### Stored records
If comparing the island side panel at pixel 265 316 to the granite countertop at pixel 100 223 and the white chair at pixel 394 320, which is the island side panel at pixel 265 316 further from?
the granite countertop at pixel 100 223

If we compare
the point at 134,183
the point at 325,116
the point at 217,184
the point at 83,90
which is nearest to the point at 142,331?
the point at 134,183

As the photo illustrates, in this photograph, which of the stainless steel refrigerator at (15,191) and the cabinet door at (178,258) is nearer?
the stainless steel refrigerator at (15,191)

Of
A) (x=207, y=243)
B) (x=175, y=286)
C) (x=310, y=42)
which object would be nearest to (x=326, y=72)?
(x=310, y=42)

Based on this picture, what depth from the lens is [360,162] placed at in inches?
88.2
...
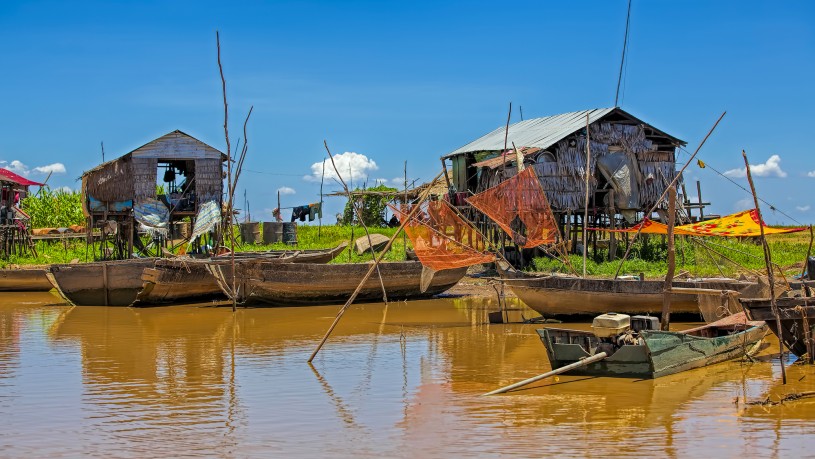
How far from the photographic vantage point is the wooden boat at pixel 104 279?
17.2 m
---
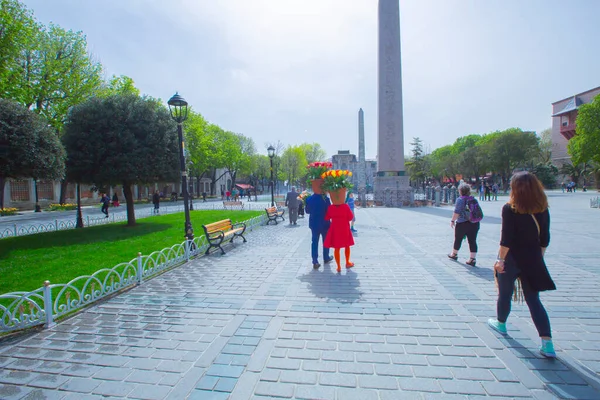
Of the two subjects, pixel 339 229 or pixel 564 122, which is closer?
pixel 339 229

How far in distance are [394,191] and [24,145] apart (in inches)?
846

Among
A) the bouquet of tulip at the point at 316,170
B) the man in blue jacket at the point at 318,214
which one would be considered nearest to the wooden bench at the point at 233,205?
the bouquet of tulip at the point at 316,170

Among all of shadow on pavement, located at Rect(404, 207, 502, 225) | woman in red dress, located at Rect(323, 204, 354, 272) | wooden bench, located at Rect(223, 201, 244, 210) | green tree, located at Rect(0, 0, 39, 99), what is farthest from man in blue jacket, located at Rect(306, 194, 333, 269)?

### Aim of the task
Count the lines of the data above that contain the word "nearest", treating uppercase and lowercase letters as different. Give only the number.

### Answer
3